Un film de Mohamed Ben Attia

Pas encore prêt

Kairouan, peu après le printemps arabe. Hedi est un jeune homme tunisien sur le point de se marier. Alors que son patron refuse de lui donner des congés pour cause de nécessaire prospection, lors d'une de ses tournées de VRP chez Peugeot, il fait la rencontre d'une animatrice de club de vacances à la liberté contagieuse...

Dessinant la rébellion progressive de son personnage principal, présenté comme terne et docile, Mohamed Ben Attia en fait, au travers d'un scénario d'apparence balisée, le symbole d'une Tunisie post révolution arabe, dont la soudaine liberté semble encore effrayante et précaire. De lâche, envieux de son frère (sa mère ne cesse de parler de la réussite de cet ingénieur pourtant parti du pays), paresseux, son portrait évolue avec tact vers celui d'un homme prêt à affronter le monde, ou tout du moins à assumer ses choix.

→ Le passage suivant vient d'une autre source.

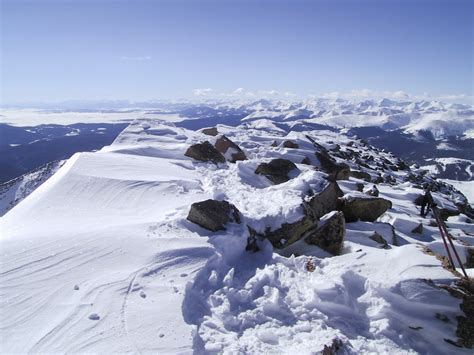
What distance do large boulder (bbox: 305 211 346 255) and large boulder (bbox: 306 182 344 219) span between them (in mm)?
2109

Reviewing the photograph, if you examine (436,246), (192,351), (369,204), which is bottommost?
(436,246)

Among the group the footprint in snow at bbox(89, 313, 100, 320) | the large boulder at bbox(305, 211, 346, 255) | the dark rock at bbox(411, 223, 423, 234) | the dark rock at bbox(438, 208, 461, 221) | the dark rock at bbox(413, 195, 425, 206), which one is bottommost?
the dark rock at bbox(438, 208, 461, 221)

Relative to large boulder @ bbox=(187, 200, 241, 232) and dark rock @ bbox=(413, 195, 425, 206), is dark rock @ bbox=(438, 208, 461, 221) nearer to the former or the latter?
dark rock @ bbox=(413, 195, 425, 206)

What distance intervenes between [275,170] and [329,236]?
9.99 metres

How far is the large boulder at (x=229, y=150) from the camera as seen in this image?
87.0 feet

"Hedi" est un film au discours intéressant, qui insiste intelligemment sur la nécessité de faire de ses rêves des projets. Centré sur la possibilité de parvenir ou non à décider par soi-même, loin des mariages arrangés par les familles, des boulots de convenance obtenus par relations, des tâches que l'on fait par obligation sociale ou morale, il prend la forme d'une parenthèse dans une vie bien réglée. Seul bémol, le caractère terriblement apathique de son héros, dont on suit progressivement l'éveil, interprété par un Majd Mastoura un peu absent, mais pourtant récompensé au Festival de Berlin 2016.